§ What is required
Find the line containing "How far from". Retype it and every later line of the records exactly, leaving out pictures.
━━━ Entries supplied
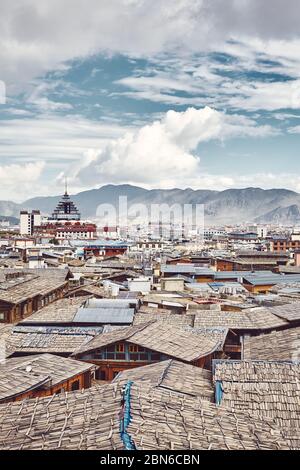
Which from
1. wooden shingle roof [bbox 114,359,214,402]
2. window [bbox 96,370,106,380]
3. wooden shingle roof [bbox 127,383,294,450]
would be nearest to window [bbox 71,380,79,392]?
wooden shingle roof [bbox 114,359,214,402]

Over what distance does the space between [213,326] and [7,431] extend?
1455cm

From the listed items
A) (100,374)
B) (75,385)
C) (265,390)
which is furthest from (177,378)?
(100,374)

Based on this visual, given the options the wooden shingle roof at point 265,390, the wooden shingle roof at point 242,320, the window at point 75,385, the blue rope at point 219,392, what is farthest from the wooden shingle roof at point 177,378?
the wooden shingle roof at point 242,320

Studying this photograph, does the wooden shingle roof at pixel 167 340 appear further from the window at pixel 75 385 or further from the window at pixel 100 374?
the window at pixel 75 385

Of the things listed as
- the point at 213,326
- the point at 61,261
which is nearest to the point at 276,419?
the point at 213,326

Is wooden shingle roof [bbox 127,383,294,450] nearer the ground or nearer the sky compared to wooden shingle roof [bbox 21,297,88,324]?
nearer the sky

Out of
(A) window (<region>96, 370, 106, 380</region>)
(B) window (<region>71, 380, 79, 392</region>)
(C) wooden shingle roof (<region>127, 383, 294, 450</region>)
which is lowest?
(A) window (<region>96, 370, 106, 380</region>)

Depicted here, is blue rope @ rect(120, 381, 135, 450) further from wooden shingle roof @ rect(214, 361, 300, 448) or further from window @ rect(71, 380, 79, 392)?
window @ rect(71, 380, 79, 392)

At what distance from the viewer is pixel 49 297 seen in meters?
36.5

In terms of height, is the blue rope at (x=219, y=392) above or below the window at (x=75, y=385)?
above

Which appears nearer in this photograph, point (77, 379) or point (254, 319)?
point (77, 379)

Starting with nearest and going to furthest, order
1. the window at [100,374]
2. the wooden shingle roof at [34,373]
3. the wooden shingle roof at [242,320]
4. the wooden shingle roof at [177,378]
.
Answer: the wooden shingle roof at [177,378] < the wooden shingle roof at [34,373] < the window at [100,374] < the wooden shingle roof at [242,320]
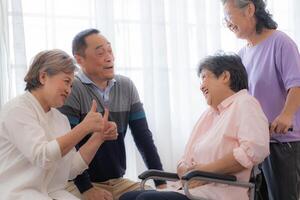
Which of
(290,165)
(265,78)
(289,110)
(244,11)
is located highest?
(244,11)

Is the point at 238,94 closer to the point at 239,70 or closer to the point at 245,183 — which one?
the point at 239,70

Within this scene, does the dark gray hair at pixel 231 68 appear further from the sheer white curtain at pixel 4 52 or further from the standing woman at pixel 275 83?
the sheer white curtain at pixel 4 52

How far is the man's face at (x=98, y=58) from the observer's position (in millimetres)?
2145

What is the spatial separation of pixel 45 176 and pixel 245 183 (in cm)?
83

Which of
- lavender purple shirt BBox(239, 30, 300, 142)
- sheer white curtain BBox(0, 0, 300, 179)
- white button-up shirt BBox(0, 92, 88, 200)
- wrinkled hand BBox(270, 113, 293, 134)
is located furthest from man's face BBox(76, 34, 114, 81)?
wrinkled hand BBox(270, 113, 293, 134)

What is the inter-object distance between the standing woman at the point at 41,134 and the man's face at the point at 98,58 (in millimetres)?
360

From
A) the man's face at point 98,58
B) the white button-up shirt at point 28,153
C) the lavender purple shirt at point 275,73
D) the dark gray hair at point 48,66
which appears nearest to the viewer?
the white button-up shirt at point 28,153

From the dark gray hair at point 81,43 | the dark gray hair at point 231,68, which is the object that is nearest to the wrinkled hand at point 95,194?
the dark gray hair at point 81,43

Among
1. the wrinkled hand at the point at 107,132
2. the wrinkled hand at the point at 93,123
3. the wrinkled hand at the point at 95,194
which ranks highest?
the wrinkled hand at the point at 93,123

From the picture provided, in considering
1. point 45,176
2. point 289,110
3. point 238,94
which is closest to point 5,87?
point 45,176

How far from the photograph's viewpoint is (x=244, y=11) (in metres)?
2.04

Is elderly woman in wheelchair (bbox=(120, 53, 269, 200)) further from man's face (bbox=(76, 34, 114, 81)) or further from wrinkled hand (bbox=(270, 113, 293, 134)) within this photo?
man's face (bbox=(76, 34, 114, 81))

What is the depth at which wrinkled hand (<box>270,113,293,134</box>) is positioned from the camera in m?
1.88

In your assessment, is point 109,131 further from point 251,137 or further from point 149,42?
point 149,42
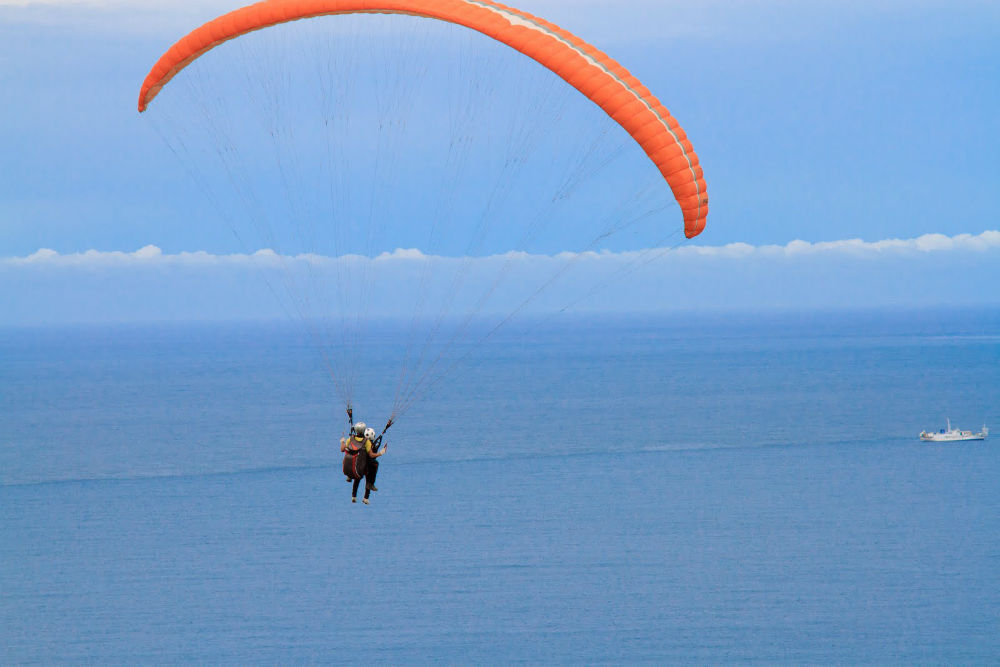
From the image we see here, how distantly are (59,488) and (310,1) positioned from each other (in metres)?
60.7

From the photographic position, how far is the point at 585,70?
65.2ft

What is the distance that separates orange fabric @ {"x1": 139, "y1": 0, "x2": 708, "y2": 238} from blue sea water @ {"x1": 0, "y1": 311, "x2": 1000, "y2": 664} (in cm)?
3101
━━━━━━
§ Solution for this problem
How far from the photograph's viewpoint is (x=244, y=11) (in metres)?
2.04

Is elderly woman in wheelchair (bbox=(120, 53, 269, 200)) further from man's face (bbox=(76, 34, 114, 81)) or further from wrinkled hand (bbox=(270, 113, 293, 134)) within this photo?
man's face (bbox=(76, 34, 114, 81))

What is the depth at which wrinkled hand (<box>270,113,293,134</box>) is positioned from the camera in m?
1.88

In your assessment, is point 109,131 further from point 251,137 or further from point 149,42?
point 149,42
From the image we see here, how distantly are (59,488) and (310,1) positioned from each other (in metres)?
60.7

From the photographic position, how far is the point at 585,70?
65.2ft

What is the distance that separates orange fabric @ {"x1": 139, "y1": 0, "x2": 708, "y2": 238} from blue sea water @ {"x1": 0, "y1": 311, "x2": 1000, "y2": 664} (in cm)?
3101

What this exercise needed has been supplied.